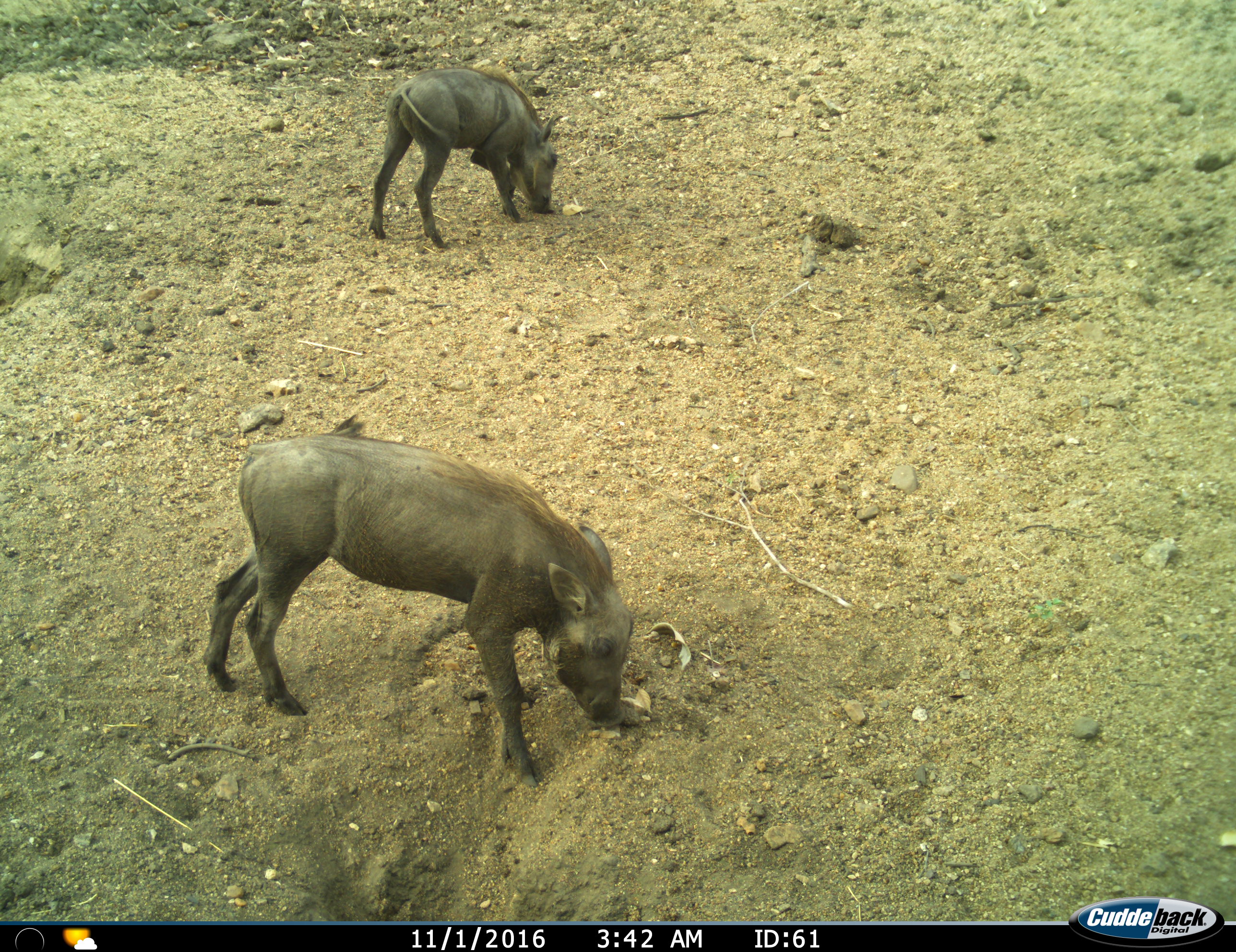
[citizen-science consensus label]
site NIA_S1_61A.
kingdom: Animalia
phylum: Chordata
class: Mammalia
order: Artiodactyla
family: Suidae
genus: Phacochoerus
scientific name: Phacochoerus africanus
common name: warthog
Warthog (Phacochoerus africanus), count 2. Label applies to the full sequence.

===============

### Try it
Minus its pictures, the full listing should be copied verbatim.

### Task solution
[citizen-science consensus label]
site NIA_S1_61A.
kingdom: Animalia
phylum: Chordata
class: Mammalia
order: Artiodactyla
family: Suidae
genus: Phacochoerus
scientific name: Phacochoerus africanus
common name: warthog
Warthog (Phacochoerus africanus), count 2. Label applies to the full sequence.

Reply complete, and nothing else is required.